- Born: Gustavo Nakatani Ávila October 15, 1949 Mexico City, Mexico
- Died: May 13, 2020 (aged 70) Mexico City, Mexico
- Genres: Ballad, pop
- Occupation: Singer

= Yoshio (singer) =

Mexican singer (1949–2020)

Gustavo Nakatani Ávila (15 October 1949 – 13 May 2020), known professionally as Yoshio, was a Mexican singer of Japanese descent whose greatest hits were in the 1970s and 1980s. He represented Mexico in the OTI Festival 1981 placing third.

== Biography ==
Yoshio was the son of Yoshigei Nakatani Moriguchi, the Japanese-born entrepreneur and creator of Japanese-style peanuts in Mexico, and Mexican-born wife Ema Ávila Espinoza, and the youngest of 8 siblings, including artist Carlos Nakatani. As a young child, he was given the nickname of "Yoshio" by his father, after not only showing his talent as a singer, but also because of his big heart and passion for life. Soon after, the family started calling Gustavo by the nickname. Yoshio means noble man in Japanese.

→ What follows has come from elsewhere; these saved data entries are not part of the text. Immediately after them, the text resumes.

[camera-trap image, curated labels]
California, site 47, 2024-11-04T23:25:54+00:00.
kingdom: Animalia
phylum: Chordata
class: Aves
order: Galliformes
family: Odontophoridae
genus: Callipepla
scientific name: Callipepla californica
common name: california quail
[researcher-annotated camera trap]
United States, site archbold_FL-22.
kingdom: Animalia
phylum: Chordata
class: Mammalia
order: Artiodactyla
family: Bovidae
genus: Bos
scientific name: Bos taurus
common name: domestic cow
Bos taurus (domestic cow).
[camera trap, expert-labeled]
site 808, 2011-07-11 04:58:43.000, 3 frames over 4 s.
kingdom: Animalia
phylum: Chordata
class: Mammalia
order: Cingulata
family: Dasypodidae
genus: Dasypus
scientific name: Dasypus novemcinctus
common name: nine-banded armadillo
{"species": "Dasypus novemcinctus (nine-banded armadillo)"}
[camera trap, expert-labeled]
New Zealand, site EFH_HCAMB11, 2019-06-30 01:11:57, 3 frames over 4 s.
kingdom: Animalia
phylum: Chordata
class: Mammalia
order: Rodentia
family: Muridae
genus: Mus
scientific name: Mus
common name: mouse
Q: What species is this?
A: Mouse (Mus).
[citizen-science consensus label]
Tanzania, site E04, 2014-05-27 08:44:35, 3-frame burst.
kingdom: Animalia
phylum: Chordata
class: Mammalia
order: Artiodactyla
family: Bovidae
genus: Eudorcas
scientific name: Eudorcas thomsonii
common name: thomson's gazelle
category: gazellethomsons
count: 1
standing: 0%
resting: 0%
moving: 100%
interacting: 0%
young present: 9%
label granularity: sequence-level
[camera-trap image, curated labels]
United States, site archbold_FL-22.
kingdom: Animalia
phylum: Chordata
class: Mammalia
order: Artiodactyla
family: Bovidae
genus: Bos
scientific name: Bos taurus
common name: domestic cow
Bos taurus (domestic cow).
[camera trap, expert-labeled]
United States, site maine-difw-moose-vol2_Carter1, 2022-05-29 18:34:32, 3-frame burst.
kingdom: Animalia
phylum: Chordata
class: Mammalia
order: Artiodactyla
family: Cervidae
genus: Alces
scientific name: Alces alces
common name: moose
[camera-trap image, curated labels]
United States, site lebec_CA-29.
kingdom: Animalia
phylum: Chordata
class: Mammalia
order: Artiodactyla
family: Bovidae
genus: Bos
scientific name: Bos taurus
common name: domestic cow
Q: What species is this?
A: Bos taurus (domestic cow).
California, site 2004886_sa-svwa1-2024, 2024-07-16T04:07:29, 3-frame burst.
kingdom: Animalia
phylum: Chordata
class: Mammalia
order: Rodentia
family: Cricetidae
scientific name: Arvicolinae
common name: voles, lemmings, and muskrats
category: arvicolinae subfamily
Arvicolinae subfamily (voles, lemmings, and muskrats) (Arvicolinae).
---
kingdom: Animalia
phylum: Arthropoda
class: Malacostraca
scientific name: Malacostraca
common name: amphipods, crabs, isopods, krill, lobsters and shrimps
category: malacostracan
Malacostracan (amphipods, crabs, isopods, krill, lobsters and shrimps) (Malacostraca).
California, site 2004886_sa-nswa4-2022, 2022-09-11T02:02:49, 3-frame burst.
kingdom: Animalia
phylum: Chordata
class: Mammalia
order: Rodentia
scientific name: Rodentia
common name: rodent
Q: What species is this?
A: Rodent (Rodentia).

Yoshio continued helping out in his father's business, at the same time as he was training his voice for singing.

== Career ==
In 1973, Yoshio participated in the Mexican national selection for the OTI Festival performing "Quién pudiera dormir como duerme un niño" with a group he formed to exclusively sing the songs he had written. He participated as a solo artist in the national selection in 1977 with the song "Tu primera vez", not qualifying for the final; in 1978 with the song "Dime por qué", reaching the final; and in 1979 with the song "Estreno", placing fourth in the final and receiving the "Best Male Performer Award". He participated again in 1981 with "Lo que pasó, pasó", written by Felipe Gil, winning the national final, and representing Mexico in the OTI Festival 1981 where he placed third. He also participated in the Yamaha Music Festival at the Tokyo Nippon Budokan in October 1982, with the song "Enséñame a querer" written by Sonia Rivas and Mario Molina Montes, who won the Silver medal, with Yoshio winning the "Best Singing Performance Award".

Among his other hits are the songs "Samurai" (for which he received the nickname of "Samurai de la Canción", nickname shared with singer Pedro Vargas, who was given the name before), "Reina de Corazones" and "A Mi Manera" (a Spanish-language translation of "My Way"). Yoshio recorded over 30 albums, including “Demasiado Tarde” (1978), “Yoshio” (1979), “Ámame” (1980), “Lo que pasó, pasó” (1981), “Yoshio” (1982), “Reina de corazones” (1984), “Samurai” (1985), “Tú ni te imaginas” (1990), “Soy puro corazón” (1991), “20 grandes éxitos” (2001), “Sentimientos de México” (2002), “Las canciones de mi vida” (2002), “Mientras de mí te olvidas. Yoshio interpreta a Martín Urieta” (2006), “La gran colección del 60 aniversario CBS” (2008), “Lo mejor de Yoshio” (2013), “Amo la vida” (2015), “Lo maravi Yoshio de Manzanero” (2016), “Lo maravi Yoshio de Álvaro Carrillo” (2017), and “Bohemios de la OTI”.

In 2015, Yoshio celebrated 45 years of career in the Lunario del Auditorio, an alternate stage with capacity for around 1000 people.

As an actor, Yoshio participated in Silvia Pinal's series "Mujer, Casos de la Vida Real"; on La hora marcada, acting with María Rojo; co-starred with Ana Martin on the telenovela "El Pecado de Oyuki" (1988); on "El cristal empañado" (1989); on "Una luz en el camino" (1998), and on "Pasión" (2007, in a role written by Carla Estradaespecially for him.

As a program host, he hosted the MVS show “Ahora toca”, broadcast in Mexico and the United States; and on Radio Capital “Soy bohemio y qué”.

== Personal life ==
=== COVID diagnosis and death ===
On 30 April 2020, he was admitted at the Xoco hospital, where he was at first diagnosed with salmonellosis, and later with COVID-19. He died in the hospital on 13 May, at age 70 during the COVID-19 pandemic in Mexico. It was later revealed that he contracted the virus in the hospital; his remains were cremated.